Лицо Данте вспыхнуло сквозь загар, но он тут же опустил голову, не вымолвив ни слова.
— То были не истинные флорентийцы, потомки славных римлян, — продолжал маркиз, обернувшись и гневно глядя прямо в лицо Данте, — а грязные торгаши, пасынки великой Фьоренцы! Ибо нет на свете такой матери, которая не гордилась бы доблестями собственного сына!
— Но я вовсе не… — начал было Данте, но старик перебил его, сурово возвысив голос:
— Ваше слово, мессер Данте, вы скажете в тот день, когда достойнейшие из граждан великого города явятся сюда с бумагой, украшенной гербовой печатью Флоренции! Когда они будут молить вас о прощении от имени всех земляков, в ком жива еще гражданская доблесть! Только тогда вы, быть может, найдете в душе столько великодушия, чтобы простить их и вернуться на родину, а уж там принять все те почести, которых достойна ваша божественная — да-да, божественная поэзия!
Долгая речь утомила старика, и он сделал Данте знак подойти поближе, чтобы помочь ему сесть поудобнее.
И никто из них не обратил внимания на третью человеческую — впрочем, человеческую ли? — фигуру, появившуюся на тропе.
Маленькое существо в длинном сером плаще с капюшоном, полностью скрывавшем лицо, и в огромных деревянных башмаках смахивало более на балаганную куклу, изготовленную неумелым мастером. Да и неуклюжие движения этого создания, когда, потеряв равновесие, оно взмахивало руками в широких рукавах, приводили на память ярмарочных марионеток.
Беседующие заметили фигуру, лишь когда она, уже в самом низу тропы, поскользнулась на камнях и с криком ухватилась за ближайший чахлый кустик, по счастью легко выдержавший маловесную ношу.
— Это ты, Карлито? — сердито окликнул синьор Моруэлло. — Что за новые проказы! Сейчас же отправляйся на кухню, не то я прикажу Джованни…

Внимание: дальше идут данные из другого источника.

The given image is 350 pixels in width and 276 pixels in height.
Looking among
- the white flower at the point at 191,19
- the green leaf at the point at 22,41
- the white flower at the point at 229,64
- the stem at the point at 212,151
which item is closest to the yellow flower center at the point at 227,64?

Однако на середине фразы маркиз остановился и в недоумении оглянулся на Данте.
— Нет, это не поваренок! — подтвердил тот, не менее удивленно разглядывая приближающегося, и, в свою очередь, окликнул его: — Доброго пути, синьор! Вы кого-то ищете?
— Слава Всевышнему! Неужто и в этом краю встречаются учтивые люди! — воскликнул пришелец и откинул капюшон.
И здесь слушающие его изумились во второй раз: перед ними стояла женщина! Точнее, такого названия она наверняка заслуживала десятка три лет назад; теперь же это была крохотная старушонка с лицом, сплошь изрезанным морщинами. Она глядела на них снизу вверх с забавной важностью.
— Так не скажете ли мне, добрые синьоры, где в этих местах можно найти досточтимого мессера Дуранте Алигьери? — выговорила она, возвысив голос, старательно и отчетливо.
— Мессера Алигьери? — живо отозвался маркиз и переглянулся с Данте. — Я хорошо его знаю и могу сам отвести тебя к нему — если, конечно, ты сначала расскажешь мне, зачем он тебе понадобился!
— Дело это весьма срочное, ваша милость! Моя госпожа прислала ему важные бумаги. Сама снарядила меня в дорогу, наказала кучеру поспешать что есть духу — да ведь путь-то из Флоренции неблизкий!
— Из Флоренции! — воскликнул маркиз и снова оглянулся на Данте, казалось, окаменевшего на месте. — Так давай же скорее свои бумаги! Ведь вот же он, мессер Алигьери, — стоит перед тобой!
— Мессер Дуранте Алигьери? — с сомнением повторила старуха, недоверчиво оглядывая плащ поэта. — Но моя госпожа сказала — мессер Алигьери молодой, красивый и достойный синьор!
Легкая краска проступила на лице Данте, в то время как маркиз закричал в гневе:
— Поистине лишь скудоумные флорентийцы могут судить о достоинстве человека по его наружности! Так знай же, глупая гусыня, что перед тобой поэт, достойнее и славнее которого нет во всей Италии! И никакие извинительные бумаги с гербами и печатями не загладят того позора, которым навеки покрыла себя твоя неблагодарная отчизна!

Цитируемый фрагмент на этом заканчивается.